Introduction IMAU newsletter by Erik van Sebille

Portretfoto Erik van Sebille
Dr Erik van Sebille

The time I spend at sea is for me by far the best part of being an oceanographer. I started my undergraduate degree in physics, back in 1999, because I wanted to become an operational meteorologist. It was only after I got the opportunity to join a five-week sea-going research expedition to the subtropical Atlantic Ocean, that I decided to do my thesis project in physical oceanography. I was mesmerized by the enigmatic vastness, quietness and sheer beauty of the ocean.

I still vividly remember the day, about four weeks into the expedition, that the captain stopped the ship for a ‘man-overboard-practice’. We were 800 km from nearest land, hadn’t seen any other ship for weeks, and now the captain asked us whether we wanted to go swimming. As I stood on the taffrail, I thought about the 4000 m of deep blue ocean beneath me, about how small I was in this enormous ocean, and how little we know of what was going on down there. On that moment, I was forever sold for oceanography.

One of the unique features of IMAU is how we connect theoretical research of the climate system to field observations. We have a long tradition in testing and validating our theories and numerical models on Alpine glaciers and the Greenland and Antarctic ice sheets, on air samples taken from balloons and aircraft, and of course at the unique atmospheric measurement station at Cabauw.

And we go to sea. For that, we partner with our close colleagues at the Royal Netherlands Institute for Sea Research (NIOZ). Over the years, dozens of our students and staff have joined expeditions on the RV Pelagia, the 66m long national research flagship. She has taken Dutch oceanographers, including from IMAU, on a ‘round of Africa’ and has weathered many storms in the frigid North Atlantic. In the recent round of UU-NIOZ PhD funding, scientists from IMAU have been awarded two projects, both with a sea-going component.

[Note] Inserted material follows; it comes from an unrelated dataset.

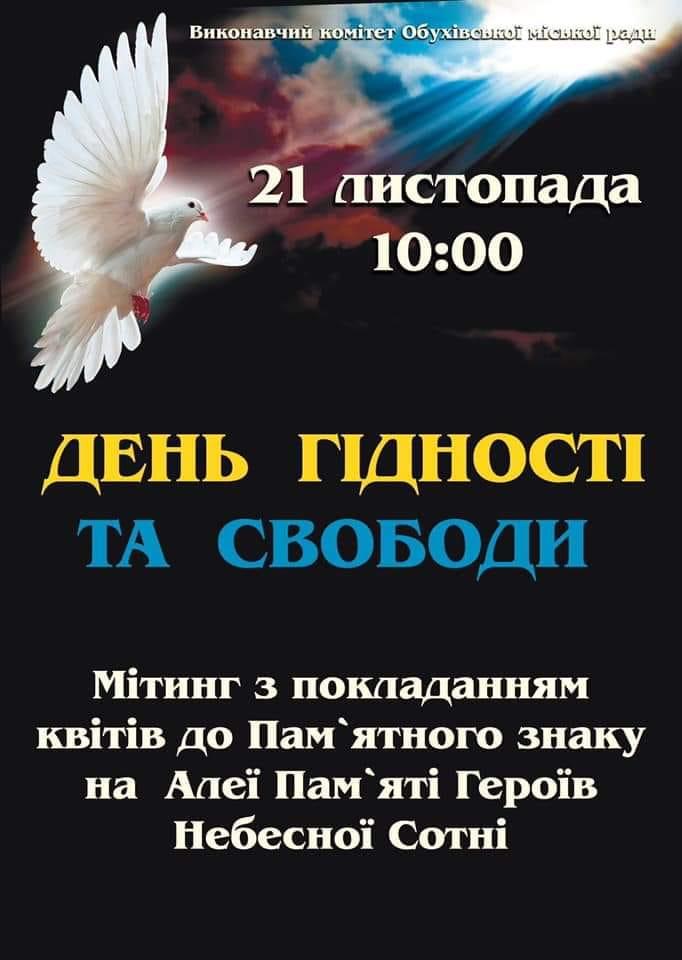 76619240_1843960132415422_4202926426019594240_n В Обухові відбудеться мітинг до Дня Гідності та Свободи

And now, NIOZ and NWO have started the procedure for building a successor to Pelagia. Named after early-twentieth-century phycologist Anna Weber-van Bosse, the new flagship will be bigger than the Pelagia. This means she can support longer voyages under more challenging conditions. But at least as important for IMAU is that the new ship will have almost twice as many berths. This means that more scientists can join on the expeditions, and hopefully that there will also be more opportunities for our students to partake.

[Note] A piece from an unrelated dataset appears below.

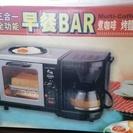 コーヒーメーカーとトースターがドッキング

Because I wish that more of our MSc and PhD students interested in physical oceanography get the opportunity to go to sea and experience the beauty of the open ocean for themselves. So that they learn how challenging it can be to take observations of the ocean, interact with the marine ecologists, geologists and atmospheric scientists that are also on-board, and see how theory and practice can go hand in hand at sea.